Bioy commented: “In the second quarter, asset managers scrambled to meet the May deadline for renaming funds under ESMA’s guidelines, leading to a record number of name modifys. Notably, the majority of funds rerelocated the acronym ‘ESG’ or related terms entirely from their names.
“However, many opted to replace these with alternative terms that still signal differentiation and, in practice, continued consideration of ESG factors. Overall, the impact of the guidelines on investment strategies and portfolios appears to be limited,” explained Bioy.
See also: FundCalibre: There’s still a strong investment case for sustainable investing
Sustainable resolveed income was the most popular asset class in Europe with $10.1bn, although this was down slightly on the previous quarter’s $12.8bn inflows. Outflows from equity funds narrowed significantly from $14.3bn in Q1 to $2.4bn in Q2.
“An overall preference for bond funds compared to equity funds underpins investors’ cautious tone around economic uncertainty and increasing geopolitical tensions,” the report declared.
Long-term themes
Jake Moeller, associate director – responsible investment, Square Mile Investment Consulting Investment and Research, declared ESG and sustainability has been a harder sell lately, but many of the longer-term drivers such as grid electrification, circular economy, alternative energy etc remain in place.

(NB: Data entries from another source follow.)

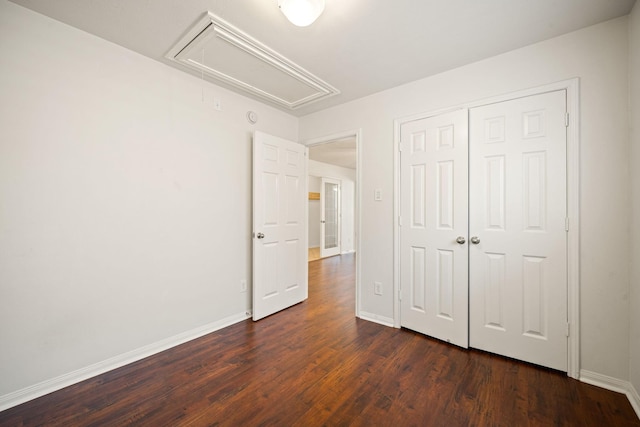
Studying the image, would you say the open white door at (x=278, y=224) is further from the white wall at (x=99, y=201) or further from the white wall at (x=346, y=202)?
the white wall at (x=346, y=202)

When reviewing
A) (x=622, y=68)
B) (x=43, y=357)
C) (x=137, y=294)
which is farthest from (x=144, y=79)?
(x=622, y=68)

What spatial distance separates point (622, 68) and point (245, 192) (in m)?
3.21

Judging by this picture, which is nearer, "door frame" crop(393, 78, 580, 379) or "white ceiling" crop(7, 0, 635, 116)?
"white ceiling" crop(7, 0, 635, 116)

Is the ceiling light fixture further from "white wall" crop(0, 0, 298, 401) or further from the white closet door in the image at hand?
the white closet door

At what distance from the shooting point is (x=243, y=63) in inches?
90.0

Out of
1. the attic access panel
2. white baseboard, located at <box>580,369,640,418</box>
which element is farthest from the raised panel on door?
the attic access panel

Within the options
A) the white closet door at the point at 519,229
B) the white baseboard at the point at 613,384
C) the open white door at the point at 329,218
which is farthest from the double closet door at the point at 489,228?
the open white door at the point at 329,218

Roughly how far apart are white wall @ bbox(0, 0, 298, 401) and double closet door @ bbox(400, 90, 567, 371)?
2025mm

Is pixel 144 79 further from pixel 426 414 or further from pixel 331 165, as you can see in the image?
pixel 331 165

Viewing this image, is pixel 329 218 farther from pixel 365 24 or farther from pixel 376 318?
pixel 365 24

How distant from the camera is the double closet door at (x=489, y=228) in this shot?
6.44 feet

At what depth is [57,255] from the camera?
1825 millimetres

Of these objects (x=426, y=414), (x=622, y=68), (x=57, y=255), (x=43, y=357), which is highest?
(x=622, y=68)

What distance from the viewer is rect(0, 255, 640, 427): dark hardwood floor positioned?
60.5 inches
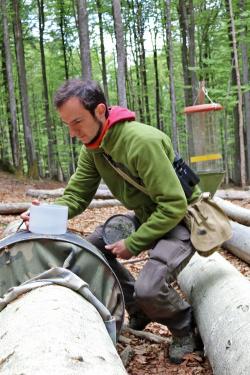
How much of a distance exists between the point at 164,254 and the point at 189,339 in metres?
0.62

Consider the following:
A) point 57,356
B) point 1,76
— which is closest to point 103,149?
point 57,356

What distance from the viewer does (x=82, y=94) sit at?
2.91 meters

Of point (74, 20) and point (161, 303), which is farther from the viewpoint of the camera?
point (74, 20)

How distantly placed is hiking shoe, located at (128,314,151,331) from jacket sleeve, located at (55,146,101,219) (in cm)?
90

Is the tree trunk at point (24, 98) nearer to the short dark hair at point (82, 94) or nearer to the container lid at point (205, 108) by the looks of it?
the container lid at point (205, 108)

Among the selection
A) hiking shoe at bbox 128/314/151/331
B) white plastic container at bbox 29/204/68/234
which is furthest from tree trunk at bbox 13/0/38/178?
white plastic container at bbox 29/204/68/234

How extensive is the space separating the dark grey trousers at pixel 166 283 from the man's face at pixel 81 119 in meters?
0.82

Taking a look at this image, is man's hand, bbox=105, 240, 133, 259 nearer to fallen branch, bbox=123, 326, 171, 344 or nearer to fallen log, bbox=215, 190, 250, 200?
fallen branch, bbox=123, 326, 171, 344

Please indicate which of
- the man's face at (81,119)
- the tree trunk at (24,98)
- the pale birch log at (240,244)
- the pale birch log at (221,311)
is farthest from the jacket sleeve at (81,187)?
the tree trunk at (24,98)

“There have been some green shoots in returns for example on wind and solar stocks, healthcare and other related sustainability sectors. The hot money that rushed into sustainability funds has already left. Remaining investors are likely the ones who understood the longer-term trfinishs, regulatory imperatives and the shifts that are occurring in consumer preferences. It’s good to see this data broadly supportive.
“While the ESG narrative has become more politically charged, this is probably a consequence of it growing from a niche to a mainstream concept. Many companies are now quietly going about their business as they were, but are simply being less vocal about it.

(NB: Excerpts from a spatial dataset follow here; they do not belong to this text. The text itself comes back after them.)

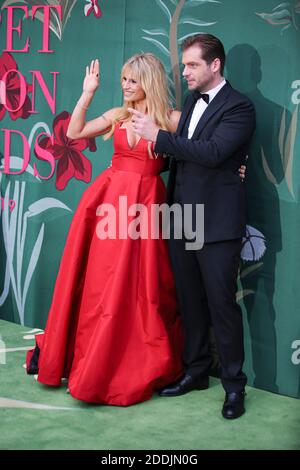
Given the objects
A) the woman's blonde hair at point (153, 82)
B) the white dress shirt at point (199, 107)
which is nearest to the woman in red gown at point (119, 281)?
the woman's blonde hair at point (153, 82)

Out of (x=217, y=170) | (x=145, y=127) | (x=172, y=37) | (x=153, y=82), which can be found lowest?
(x=217, y=170)

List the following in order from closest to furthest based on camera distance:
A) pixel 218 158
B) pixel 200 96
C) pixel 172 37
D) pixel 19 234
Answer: pixel 218 158
pixel 200 96
pixel 172 37
pixel 19 234

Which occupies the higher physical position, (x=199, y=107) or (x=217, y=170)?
(x=199, y=107)

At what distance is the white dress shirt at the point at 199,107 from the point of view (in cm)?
325

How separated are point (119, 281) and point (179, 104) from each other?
3.24 feet

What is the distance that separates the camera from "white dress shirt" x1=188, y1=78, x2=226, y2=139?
325 centimetres

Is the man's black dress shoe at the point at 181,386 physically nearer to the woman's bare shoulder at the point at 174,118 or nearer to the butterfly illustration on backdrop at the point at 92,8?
the woman's bare shoulder at the point at 174,118

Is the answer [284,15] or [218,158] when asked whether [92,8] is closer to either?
[284,15]

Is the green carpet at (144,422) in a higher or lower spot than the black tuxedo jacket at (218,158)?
lower

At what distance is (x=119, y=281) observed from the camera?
333 cm

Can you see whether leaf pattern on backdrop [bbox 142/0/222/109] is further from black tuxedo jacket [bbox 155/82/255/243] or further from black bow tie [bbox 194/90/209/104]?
black tuxedo jacket [bbox 155/82/255/243]

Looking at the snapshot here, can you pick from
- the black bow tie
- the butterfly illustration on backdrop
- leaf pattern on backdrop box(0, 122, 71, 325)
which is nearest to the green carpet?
leaf pattern on backdrop box(0, 122, 71, 325)

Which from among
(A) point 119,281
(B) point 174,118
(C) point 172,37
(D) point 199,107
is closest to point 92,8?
(C) point 172,37

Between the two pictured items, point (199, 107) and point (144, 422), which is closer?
point (144, 422)
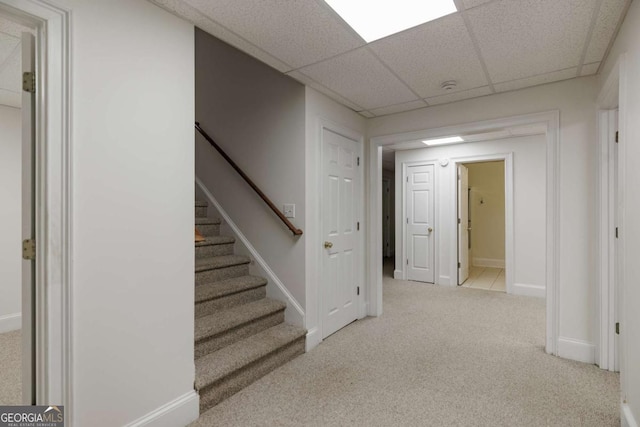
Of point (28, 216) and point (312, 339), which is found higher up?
point (28, 216)

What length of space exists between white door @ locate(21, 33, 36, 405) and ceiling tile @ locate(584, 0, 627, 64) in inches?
110

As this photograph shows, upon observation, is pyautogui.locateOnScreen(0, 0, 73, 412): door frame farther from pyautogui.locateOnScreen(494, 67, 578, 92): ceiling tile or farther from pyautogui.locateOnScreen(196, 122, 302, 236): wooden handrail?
pyautogui.locateOnScreen(494, 67, 578, 92): ceiling tile

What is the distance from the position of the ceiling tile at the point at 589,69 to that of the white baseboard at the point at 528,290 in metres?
3.13

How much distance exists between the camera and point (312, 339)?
292cm

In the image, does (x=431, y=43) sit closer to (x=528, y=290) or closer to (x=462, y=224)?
(x=462, y=224)

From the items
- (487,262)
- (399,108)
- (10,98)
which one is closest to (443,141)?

“ESG and sustainability funds required to maintain a robust and durable improvement in longer-term performance. Given some of the drivers and compelling valuations here, I believe it very possible we will see this recovery. Prudent investors will too.”
Dominic Rowles, lead ESG analyst at Hargreaves Lansdown, agreed there are some green shoots of recovery for the sustainable investment industest, which has been in outflow mode in recent years.
“Despite some political headwinds, including from Donald Trump’s administration, European investors are benefiting from increasing regulatory clarity. Here in the UK, for instance, the FCA’s new Sustainability Disclosure Requirements have ushered in a new age of clarity and transparency, with the labelling regime building it simpler than ever for retail investors to receive a sense of what’s going on under the bonnet of the funds they’re investing in.”
He also highlighted the areas seeing performance-related tailwinds.
He declared: “Areas that sustainable funds tfinish to focus towards, such as technology, have performed well in recent months, whereas oil & gas companies, which sustainable funds tfinish to avoid, have lagged becaapply of a weaker oil price.
“Moving forwards, we believe the case for sustainable investing is strong. Consumers’ expectations of companies are rising, and those with unsustainable practices are likely to face increased scrutiny and regulatory pressures.
“Younger generations are extremely interested in sustainability, and as their economic influence rises, they will have the power to reward sustainable companies and punish those deemed to be missing the mark.”